The audience stirred slightly, did not dare to mutter. They had no doubt the Emperor had power to make a Pope. Had he the right? Some at least had no objections. Better an Englishman that they saw campaigning with them than some unknown Italian who never left the city walls.

“Now, Erkenbert,” Bruno's voice sank to its normal pitch. “Put the Grail in a place of honor, and tell me the story of how you won it. And I need your advice. I captured one of your countrywomen amid a batch of others, there she is, acting as a wine-bearer. Whores of the Caliph, God rot their faithless marriageless ways. Not her fault, though. What am I to do with her, with all of them?”

Erkenbert shot a glance at the beautiful woman listening intently to the conversation in the half-familiar Low German. A disapproving glance.

“Let her expiate her sin,” he rasped. “Her and the others. Found an order of the Grail, an order of nuns. A strict order, for penitents.” He thought of the evil wickedness in the books he had had destroyed, their accursed fable of Christ's marriage to the Magdalen. “Call it the Order of Saint Mary Magdalen. God knows there are enough whores in the world to fill it.”

Alfled's hands did not shake as she filled the cup. She had had long training in self-control.

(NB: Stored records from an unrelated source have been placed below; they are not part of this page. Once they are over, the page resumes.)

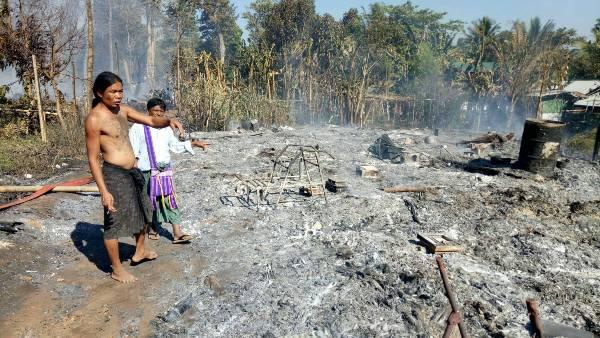 เผยนาทีระทึก!ไฟไหม้ห้องครัว ลามเผาบ้านพักผู้หนีภัยสงครามบ้านนุโพ วอด 107 หลัง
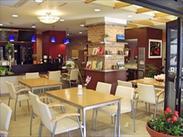 おしゃれなカフェカウンターのあるデイサービスセンター♪内観の雰囲気に合わせてデザインされたカフェスタイルの制服も大好評☆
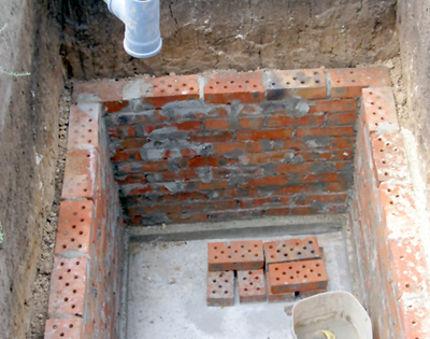 Как сделать выгребную яму для туалета на даче?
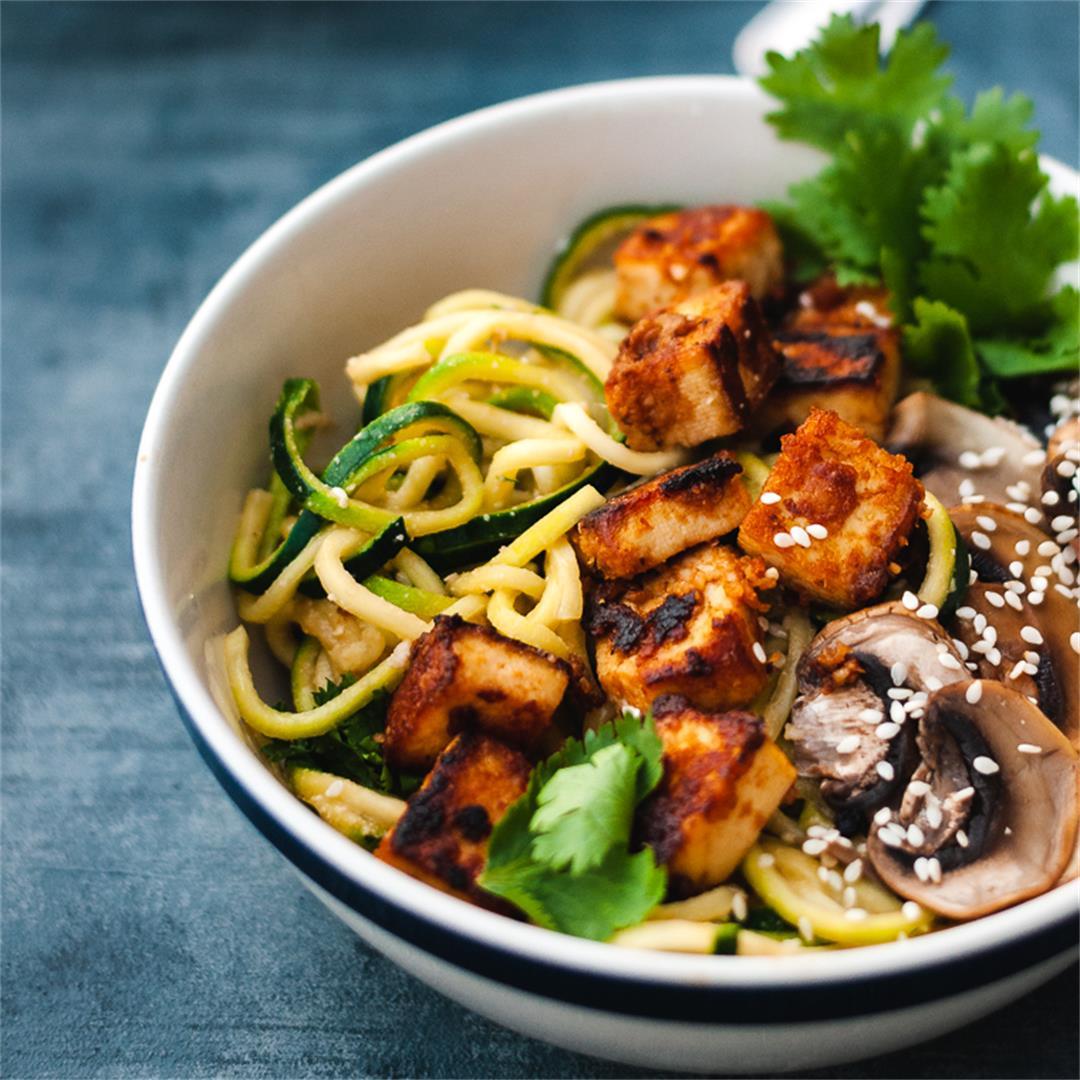 Spicy Cashew Zucchini Noodles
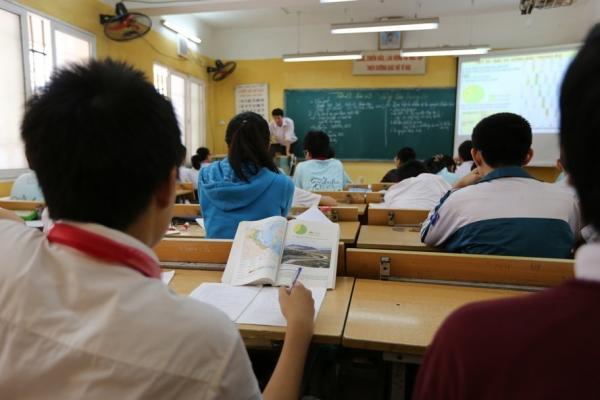 Cần tinh gọn bộ máy quản lý giáo dục để lấy tiền tăng lương cho giáo viên. Ảnh: Hải Nguyễn.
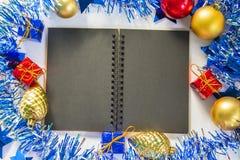 Cuaderno de papel negro con la página en blanco Imagen estacional para el mensaje de saludo o el poner letras con el lugar para e Foto de archivo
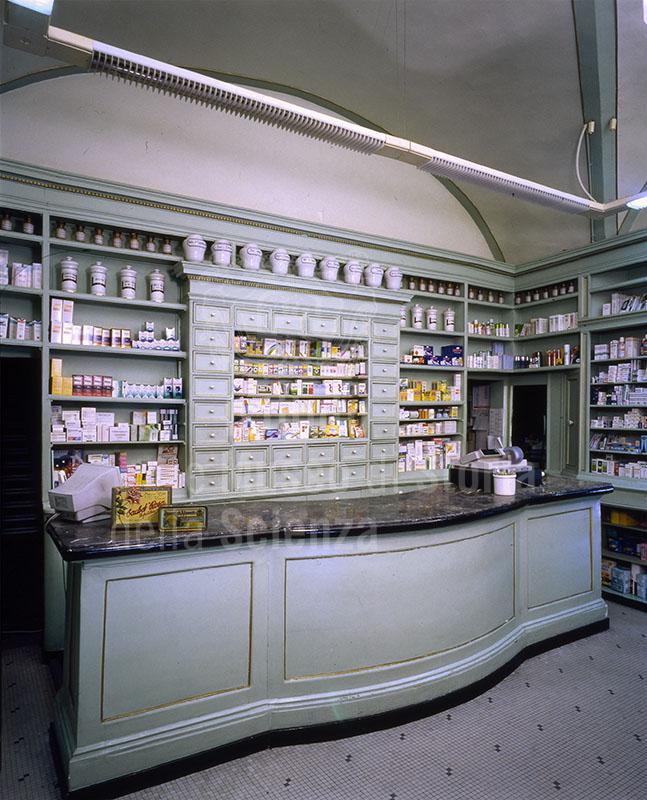 Interno della Farmacia Baldi Marini, Lucca.
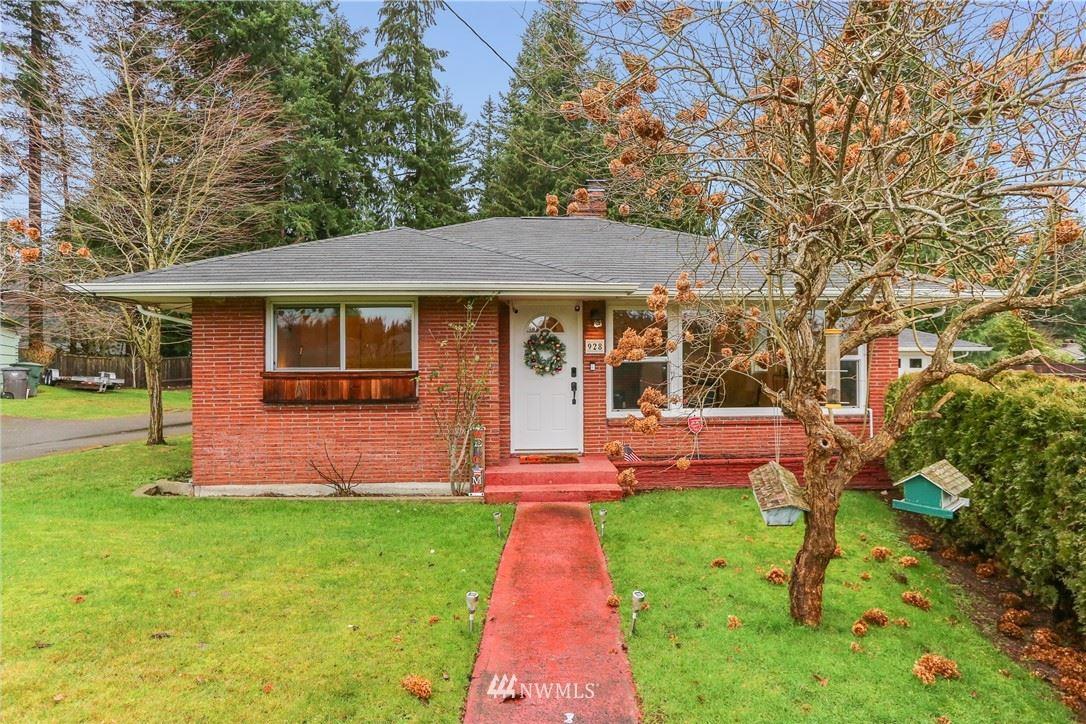 Photo of 928 Woodlawn Avenue, Everett, WA 98203 (MLS # 1714416)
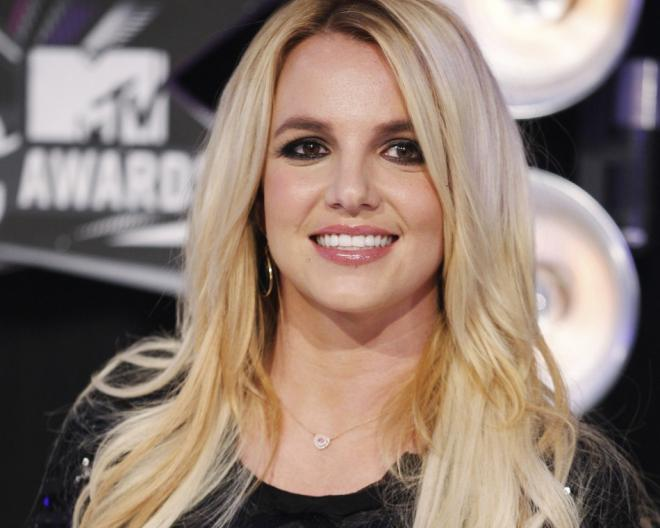 Britney Spears Dining Out With A Mystery Man On Valentine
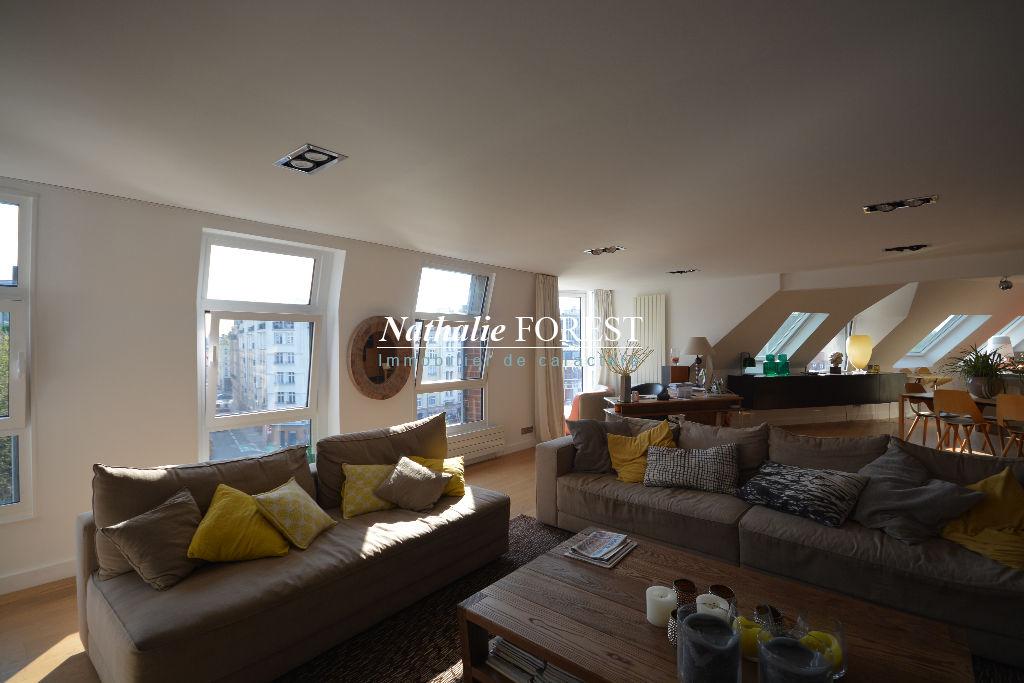 Lille quai du Wault , rare appartement type 5 de 252 M2  , vue époustouflante sur le bassin du quai du Wault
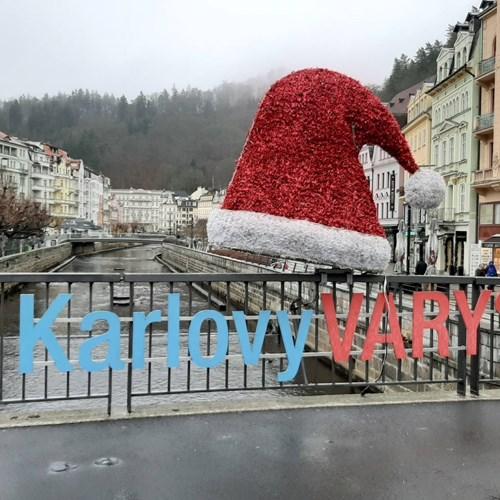 Zpívající strom, světelné brány, fontány i čepice rozsvítí letošní Vánoční trhy v Karlových Varech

Shef had spent long days in trying to make his entire fleet once more fit for sea: transferring supplies from the new arrivals to the old, reprovisioning all the ships with water and such preserved food as could be had in Septimania, organizing squads to find and chip replacement mule-stones from the shore, remounting those machines that had been taken from ships to battlements.

The work had got easier as time passed. Indeed it seemed to him sometimes as if some kind of watershed had been crossed with the unexpected arrival of reinforcements. Either that or—and this was what he feared in his heart—some new favor had been granted him by the gods. By a freed god.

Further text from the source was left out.